Continuous evolution of oceanic crustal structure following an eruption at Axial Seamount, Juan de Fuca Ridge

Abstract

Abstract We present the first continuous observations of the temporal evolution of oceanic crustal shear velocity beneath Axial Seamount, a submarine volcano on the Juan de Fuca Ridge (offshore northwestern North America). Weekly values of seafloor compliance, the periodic deformation of the seafloor under ocean waves, were estimated over the time period between December 2014 and May 2018 using data from two cabled broadband ocean-bottom seismometers with collocated absolute pressure sensors. We inverted these measurements for shear-wave velocity within the volcano beneath the two stations as a function of depth and time. Our results, combined with estimates of seismic compressional wave velocity, suggest that the shallow melt reservoir and the lower crust beneath the central caldera contain melt fractions of 14% and at least 4%, respectively.
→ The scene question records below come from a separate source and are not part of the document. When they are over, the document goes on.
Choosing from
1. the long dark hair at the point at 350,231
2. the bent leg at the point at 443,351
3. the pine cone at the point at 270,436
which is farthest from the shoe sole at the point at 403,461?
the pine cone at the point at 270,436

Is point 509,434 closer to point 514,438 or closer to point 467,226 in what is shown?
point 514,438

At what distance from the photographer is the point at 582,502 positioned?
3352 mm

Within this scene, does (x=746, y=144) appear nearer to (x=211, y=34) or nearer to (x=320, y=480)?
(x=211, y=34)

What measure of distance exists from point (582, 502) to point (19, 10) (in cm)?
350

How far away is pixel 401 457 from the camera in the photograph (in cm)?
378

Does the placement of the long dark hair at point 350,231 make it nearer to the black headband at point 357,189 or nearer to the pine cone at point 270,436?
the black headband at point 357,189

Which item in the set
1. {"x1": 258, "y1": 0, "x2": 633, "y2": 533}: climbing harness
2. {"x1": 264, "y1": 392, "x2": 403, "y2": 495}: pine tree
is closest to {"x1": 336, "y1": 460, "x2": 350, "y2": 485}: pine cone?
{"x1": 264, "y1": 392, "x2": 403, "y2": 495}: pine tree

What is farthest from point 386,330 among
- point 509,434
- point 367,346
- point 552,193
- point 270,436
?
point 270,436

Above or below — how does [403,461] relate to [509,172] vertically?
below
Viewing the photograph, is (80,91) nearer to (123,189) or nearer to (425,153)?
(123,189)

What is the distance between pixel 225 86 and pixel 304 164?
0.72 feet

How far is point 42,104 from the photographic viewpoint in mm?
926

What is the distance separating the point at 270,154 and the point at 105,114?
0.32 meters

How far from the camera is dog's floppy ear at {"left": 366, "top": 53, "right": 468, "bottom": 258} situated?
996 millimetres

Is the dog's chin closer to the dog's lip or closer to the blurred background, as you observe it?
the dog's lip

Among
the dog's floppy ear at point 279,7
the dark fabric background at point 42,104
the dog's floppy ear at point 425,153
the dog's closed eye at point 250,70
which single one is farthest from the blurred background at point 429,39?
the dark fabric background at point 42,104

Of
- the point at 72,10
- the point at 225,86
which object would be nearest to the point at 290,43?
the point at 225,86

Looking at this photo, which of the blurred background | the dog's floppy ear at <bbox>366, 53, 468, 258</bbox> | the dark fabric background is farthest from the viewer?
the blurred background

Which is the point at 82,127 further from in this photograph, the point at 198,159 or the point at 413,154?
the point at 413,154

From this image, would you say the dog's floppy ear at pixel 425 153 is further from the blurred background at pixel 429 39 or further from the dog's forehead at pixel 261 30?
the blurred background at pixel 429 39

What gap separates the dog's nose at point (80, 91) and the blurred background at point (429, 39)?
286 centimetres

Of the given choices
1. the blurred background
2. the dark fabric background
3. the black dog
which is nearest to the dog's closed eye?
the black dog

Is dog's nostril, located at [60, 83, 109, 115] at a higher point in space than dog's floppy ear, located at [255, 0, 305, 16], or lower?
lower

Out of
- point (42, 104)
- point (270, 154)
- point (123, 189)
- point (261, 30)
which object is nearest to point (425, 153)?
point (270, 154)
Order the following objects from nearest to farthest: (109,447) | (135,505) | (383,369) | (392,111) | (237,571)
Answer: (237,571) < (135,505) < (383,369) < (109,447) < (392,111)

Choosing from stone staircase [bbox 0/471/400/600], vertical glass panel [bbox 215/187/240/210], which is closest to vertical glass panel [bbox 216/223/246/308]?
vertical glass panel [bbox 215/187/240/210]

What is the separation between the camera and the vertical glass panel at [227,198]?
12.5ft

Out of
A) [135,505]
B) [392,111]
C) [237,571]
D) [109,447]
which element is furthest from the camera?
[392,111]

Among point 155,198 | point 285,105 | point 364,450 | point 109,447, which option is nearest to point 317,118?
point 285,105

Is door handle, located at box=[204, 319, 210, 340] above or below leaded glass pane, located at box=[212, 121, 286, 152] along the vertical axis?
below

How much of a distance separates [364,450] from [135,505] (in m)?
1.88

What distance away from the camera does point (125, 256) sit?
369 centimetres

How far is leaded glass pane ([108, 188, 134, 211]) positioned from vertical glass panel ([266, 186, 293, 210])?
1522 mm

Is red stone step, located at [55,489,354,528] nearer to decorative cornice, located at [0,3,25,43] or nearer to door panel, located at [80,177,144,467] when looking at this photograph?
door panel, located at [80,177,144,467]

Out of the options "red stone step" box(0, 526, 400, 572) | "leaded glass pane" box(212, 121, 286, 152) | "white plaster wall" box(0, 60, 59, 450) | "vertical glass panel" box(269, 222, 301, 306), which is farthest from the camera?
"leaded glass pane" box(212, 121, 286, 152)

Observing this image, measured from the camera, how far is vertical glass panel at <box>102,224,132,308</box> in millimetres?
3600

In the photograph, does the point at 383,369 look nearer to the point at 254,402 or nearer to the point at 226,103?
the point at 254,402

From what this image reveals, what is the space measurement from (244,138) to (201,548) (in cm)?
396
The eruption of April 2015 induced a dramatic drop in shear velocities beneath the central station, primarily in the lower crust, which could have been caused by an increase in melt fraction, a change in small-scale melt geometry, or both. The absence of such a change beneath the eastern flank of the caldera indicates that there is a lower-crustal conduit beneath the caldera center, which is much narrower in cross section (<1 km2) than the overlying melt reservoir (≥42 km2). Our study demonstrates the promise of using continuous data to understand submarine volcanism and crustal accretionary processes.